The latest JobsOutlook survey from the Recruitment and Employment Confederation (REC) has recorded a significant year-on-year increase in employer confidence over hiring flexible workers.

The new survey covered the interval between February and April 2018 and shows that net employer confidence in hiring short-term staff over the coming three months reached +14, four points above the +10 recorded during the same period last year. Over the longer term (4 – 12 months), hiring intentions for agency/contracting workers reached +16 net, two points higher than the +14 level recorded during the same interval in 2017.

Hiring intentions for permanent staff over both the short- and long-term (i.e., the coming 3 months and the next 4 – 12 months) stood at +14 net.
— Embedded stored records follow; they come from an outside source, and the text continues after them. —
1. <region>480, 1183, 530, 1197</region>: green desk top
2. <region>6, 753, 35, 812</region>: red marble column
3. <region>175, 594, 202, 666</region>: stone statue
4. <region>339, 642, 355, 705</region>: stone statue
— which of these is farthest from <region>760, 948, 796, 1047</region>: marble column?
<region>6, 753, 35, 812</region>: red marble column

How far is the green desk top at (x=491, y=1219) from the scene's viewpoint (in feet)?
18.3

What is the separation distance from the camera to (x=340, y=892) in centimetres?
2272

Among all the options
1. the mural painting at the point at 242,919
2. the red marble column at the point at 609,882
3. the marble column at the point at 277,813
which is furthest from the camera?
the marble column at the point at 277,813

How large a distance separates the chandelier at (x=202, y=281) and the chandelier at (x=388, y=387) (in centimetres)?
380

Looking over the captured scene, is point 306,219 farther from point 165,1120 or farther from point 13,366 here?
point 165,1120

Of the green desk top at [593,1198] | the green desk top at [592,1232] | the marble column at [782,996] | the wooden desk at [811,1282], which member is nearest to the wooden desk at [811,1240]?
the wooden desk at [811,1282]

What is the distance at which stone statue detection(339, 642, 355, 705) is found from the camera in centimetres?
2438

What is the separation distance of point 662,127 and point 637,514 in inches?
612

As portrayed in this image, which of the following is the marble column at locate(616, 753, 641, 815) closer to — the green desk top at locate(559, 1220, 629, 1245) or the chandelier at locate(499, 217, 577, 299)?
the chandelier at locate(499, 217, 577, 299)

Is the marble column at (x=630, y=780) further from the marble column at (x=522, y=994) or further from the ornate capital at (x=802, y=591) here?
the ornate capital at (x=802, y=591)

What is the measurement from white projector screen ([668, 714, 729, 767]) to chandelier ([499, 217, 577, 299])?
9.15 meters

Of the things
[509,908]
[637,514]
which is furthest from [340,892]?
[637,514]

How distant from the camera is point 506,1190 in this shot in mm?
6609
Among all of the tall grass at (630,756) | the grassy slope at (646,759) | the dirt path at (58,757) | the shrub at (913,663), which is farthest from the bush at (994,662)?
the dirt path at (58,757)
The latest survey data also reveals another promising new development: overall employer confidence in the British economy rose, reaching its first positive rating since August last year. The survey shows that 30% of employers are again feeling optimistic about the British economy, compared to 29% who fear conditions are worsening. A net balance of +1 may be small, but it nonetheless represents an improvement on the stubborn overall pessimism that has dogged survey respondents over last 10 months.

Confidence in investment plans and hiring new staff stood at a net balance of +14.

While confidence appears to be climbing, employers remain uncertain overall about whether to commit to hiring new permanent staff. Fewer than half (46%) of survey respondents voiced concerns about the sufficiency of candidate availability for permanent roles, a rise of 9% on the figure recorded at the same time last year.

Commenting on the latest findings, the REC’s Director of Policy, Tom Hadley, said:

“It is encouraging that employers are feeling more optimistic about the UK economy and that this is having a positive impact on hiring intentions of temporary staff. This underlines the importance of a vibrant temporary and contract staffing market in times of uncertainty and is good news for workers who seek more flexibility in their careers to fit around their studies or family life.”

Addressing the concerns about permanent hires, Hadley said that it was possible to boost employer confidence in appointing new long-term staff. He called on the government to adopt a twin-track approach to manage concerns about insufficient candidate availability: “delivering on the commitment to ramp up the UK skills base, whilst also developing an evidence-based post-Brexit immigration systems that maintain access to workers from the EU.”